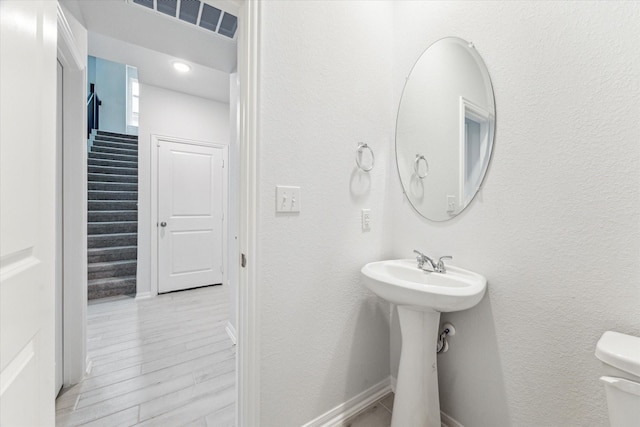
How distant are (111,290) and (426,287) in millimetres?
3792

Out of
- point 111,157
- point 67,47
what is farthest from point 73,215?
point 111,157

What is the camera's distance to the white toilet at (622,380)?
65 cm

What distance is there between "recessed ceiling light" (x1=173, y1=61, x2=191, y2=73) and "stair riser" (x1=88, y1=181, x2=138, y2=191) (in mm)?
2600

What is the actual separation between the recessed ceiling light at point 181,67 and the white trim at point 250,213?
198 cm

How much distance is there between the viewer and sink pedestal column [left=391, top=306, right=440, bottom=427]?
3.80 feet

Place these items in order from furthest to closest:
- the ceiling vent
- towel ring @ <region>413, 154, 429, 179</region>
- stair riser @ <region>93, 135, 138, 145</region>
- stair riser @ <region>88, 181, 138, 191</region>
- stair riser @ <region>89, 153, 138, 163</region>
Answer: stair riser @ <region>93, 135, 138, 145</region>
stair riser @ <region>89, 153, 138, 163</region>
stair riser @ <region>88, 181, 138, 191</region>
the ceiling vent
towel ring @ <region>413, 154, 429, 179</region>

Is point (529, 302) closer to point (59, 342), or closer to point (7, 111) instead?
point (7, 111)

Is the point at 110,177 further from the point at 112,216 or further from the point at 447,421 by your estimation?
the point at 447,421

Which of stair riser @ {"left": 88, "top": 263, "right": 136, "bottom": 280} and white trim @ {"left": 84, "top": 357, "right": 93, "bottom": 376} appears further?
stair riser @ {"left": 88, "top": 263, "right": 136, "bottom": 280}

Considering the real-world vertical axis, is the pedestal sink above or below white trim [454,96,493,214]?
below

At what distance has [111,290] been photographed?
3248 millimetres

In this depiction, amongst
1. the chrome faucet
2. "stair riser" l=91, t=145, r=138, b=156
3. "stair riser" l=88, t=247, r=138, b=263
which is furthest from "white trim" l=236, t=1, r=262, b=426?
"stair riser" l=91, t=145, r=138, b=156

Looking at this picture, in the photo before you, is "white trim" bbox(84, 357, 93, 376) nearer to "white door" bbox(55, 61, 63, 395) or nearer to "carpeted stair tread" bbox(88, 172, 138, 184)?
"white door" bbox(55, 61, 63, 395)

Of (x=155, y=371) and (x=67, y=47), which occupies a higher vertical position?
(x=67, y=47)
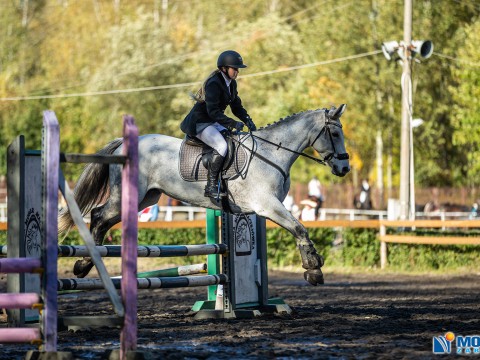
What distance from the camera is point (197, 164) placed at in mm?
10078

========================

▸ **Given exercise**
The entries above should be reproduced exactly, without their pictures.

▸ **Task answer**
How distant are (111,290) and (426,287) in millimetres?
3792

Out of
- point 111,157
- point 67,47
what is farthest from point 73,215?
point 111,157

What is the camera's distance to the white toilet at (622,380)?
65 cm

What distance is there between "recessed ceiling light" (x1=173, y1=61, x2=191, y2=73) and "stair riser" (x1=88, y1=181, x2=138, y2=191) (in mm)?
2600

What is the actual separation between the recessed ceiling light at point 181,67 and the white trim at point 250,213?
198 cm

How much distance is there between the viewer and sink pedestal column [left=391, top=306, right=440, bottom=427]?
3.80 feet

Place these items in order from furthest to closest:
- the ceiling vent
- towel ring @ <region>413, 154, 429, 179</region>
- stair riser @ <region>93, 135, 138, 145</region>
- stair riser @ <region>88, 181, 138, 191</region>
- stair riser @ <region>89, 153, 138, 163</region>
Answer: stair riser @ <region>93, 135, 138, 145</region>
stair riser @ <region>89, 153, 138, 163</region>
stair riser @ <region>88, 181, 138, 191</region>
the ceiling vent
towel ring @ <region>413, 154, 429, 179</region>

Is point (529, 302) closer to point (59, 342), or closer to point (7, 111) instead?
point (7, 111)

Is the point at 110,177 further from the point at 112,216 or further from the point at 447,421 by your estimation?
the point at 447,421

Which of stair riser @ {"left": 88, "top": 263, "right": 136, "bottom": 280} and white trim @ {"left": 84, "top": 357, "right": 93, "bottom": 376} appears further?
stair riser @ {"left": 88, "top": 263, "right": 136, "bottom": 280}

Considering the real-world vertical axis, is the pedestal sink above or below white trim [454,96,493,214]?
below

At what distance has [111,290] been photographed?
3248 millimetres

In this depiction, amongst
1. the chrome faucet
2. "stair riser" l=91, t=145, r=138, b=156
3. "stair riser" l=88, t=247, r=138, b=263
which is furthest from "white trim" l=236, t=1, r=262, b=426?
"stair riser" l=91, t=145, r=138, b=156

Looking at this picture, in the photo before you, is "white trim" bbox(84, 357, 93, 376) nearer to "white door" bbox(55, 61, 63, 395) or nearer to "carpeted stair tread" bbox(88, 172, 138, 184)?
"white door" bbox(55, 61, 63, 395)

Of (x=155, y=371) and (x=67, y=47), which occupies a higher vertical position?
(x=67, y=47)
What distance from the camera is point (197, 164) placed at in mm?
10078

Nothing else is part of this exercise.